**** Information provided
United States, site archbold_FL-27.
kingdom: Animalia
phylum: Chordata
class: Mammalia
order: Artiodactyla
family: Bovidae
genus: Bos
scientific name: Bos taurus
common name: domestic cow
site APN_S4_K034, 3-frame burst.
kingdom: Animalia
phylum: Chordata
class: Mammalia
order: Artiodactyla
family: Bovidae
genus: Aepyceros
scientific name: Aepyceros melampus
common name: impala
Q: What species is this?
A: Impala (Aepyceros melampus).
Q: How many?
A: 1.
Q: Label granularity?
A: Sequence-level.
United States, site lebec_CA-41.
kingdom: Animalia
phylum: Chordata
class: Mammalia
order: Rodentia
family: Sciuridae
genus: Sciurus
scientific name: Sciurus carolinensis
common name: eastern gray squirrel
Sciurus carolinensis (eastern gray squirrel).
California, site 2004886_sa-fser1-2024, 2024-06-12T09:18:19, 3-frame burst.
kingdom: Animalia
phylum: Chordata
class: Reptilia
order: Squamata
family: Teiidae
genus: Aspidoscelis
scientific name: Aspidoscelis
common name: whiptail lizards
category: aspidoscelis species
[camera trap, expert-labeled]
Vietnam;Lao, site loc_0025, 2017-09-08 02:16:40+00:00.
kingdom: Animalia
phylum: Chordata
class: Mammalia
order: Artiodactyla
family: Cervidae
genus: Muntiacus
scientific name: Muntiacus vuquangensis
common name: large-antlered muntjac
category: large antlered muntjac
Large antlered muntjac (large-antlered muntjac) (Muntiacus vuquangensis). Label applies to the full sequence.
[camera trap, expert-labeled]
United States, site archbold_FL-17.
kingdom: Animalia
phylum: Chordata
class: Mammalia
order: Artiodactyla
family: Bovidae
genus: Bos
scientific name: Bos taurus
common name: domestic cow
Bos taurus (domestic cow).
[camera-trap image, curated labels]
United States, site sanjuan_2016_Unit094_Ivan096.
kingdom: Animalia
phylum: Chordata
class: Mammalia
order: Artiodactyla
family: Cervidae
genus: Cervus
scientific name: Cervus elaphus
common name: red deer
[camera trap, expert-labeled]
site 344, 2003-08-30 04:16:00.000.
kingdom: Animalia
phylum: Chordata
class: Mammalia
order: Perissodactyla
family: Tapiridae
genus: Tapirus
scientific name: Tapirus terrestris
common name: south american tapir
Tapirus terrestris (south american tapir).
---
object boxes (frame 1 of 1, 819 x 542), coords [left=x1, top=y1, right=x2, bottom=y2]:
********
Activity: Copy each line of the data exactly, leaving nothing out.

Response to this task:
United States, site archbold_FL-27.
kingdom: Animalia
phylum: Chordata
class: Mammalia
order: Artiodactyla
family: Bovidae
genus: Bos
scientific name: Bos taurus
common name: domestic cow
site APN_S4_K034, 3-frame burst.
kingdom: Animalia
phylum: Chordata
class: Mammalia
order: Artiodactyla
family: Bovidae
genus: Aepyceros
scientific name: Aepyceros melampus
common name: impala
Q: What species is this?
A: Impala (Aepyceros melampus).
Q: How many?
A: 1.
Q: Label granularity?
A: Sequence-level.
United States, site lebec_CA-41.
kingdom: Animalia
phylum: Chordata
class: Mammalia
order: Rodentia
family: Sciuridae
genus: Sciurus
scientific name: Sciurus carolinensis
common name: eastern gray squirrel
Sciurus carolinensis (eastern gray squirrel).
California, site 2004886_sa-fser1-2024, 2024-06-12T09:18:19, 3-frame burst.
kingdom: Animalia
phylum: Chordata
class: Reptilia
order: Squamata
family: Teiidae
genus: Aspidoscelis
scientific name: Aspidoscelis
common name: whiptail lizards
category: aspidoscelis species
[camera trap, expert-labeled]
Vietnam;Lao, site loc_0025, 2017-09-08 02:16:40+00:00.
kingdom: Animalia
phylum: Chordata
class: Mammalia
order: Artiodactyla
family: Cervidae
genus: Muntiacus
scientific name: Muntiacus vuquangensis
common name: large-antlered muntjac
category: large antlered muntjac
Large antlered muntjac (large-antlered muntjac) (Muntiacus vuquangensis). Label applies to the full sequence.
[camera trap, expert-labeled]
United States, site archbold_FL-17.
kingdom: Animalia
phylum: Chordata
class: Mammalia
order: Artiodactyla
family: Bovidae
genus: Bos
scientific name: Bos taurus
common name: domestic cow
Bos taurus (domestic cow).
[camera-trap image, curated labels]
United States, site sanjuan_2016_Unit094_Ivan096.
kingdom: Animalia
phylum: Chordata
class: Mammalia
order: Artiodactyla
family: Cervidae
genus: Cervus
scientific name: Cervus elaphus
common name: red deer
[camera trap, expert-labeled]
site 344, 2003-08-30 04:16:00.000.
kingdom: Animalia
phylum: Chordata
class: Mammalia
order: Perissodactyla
family: Tapiridae
genus: Tapirus
scientific name: Tapirus terrestris
common name: south american tapir
Tapirus terrestris (south american tapir).
---
object boxes (frame 1 of 1, 819 x 542), coords [left=x1, top=y1, right=x2, bottom=y2]:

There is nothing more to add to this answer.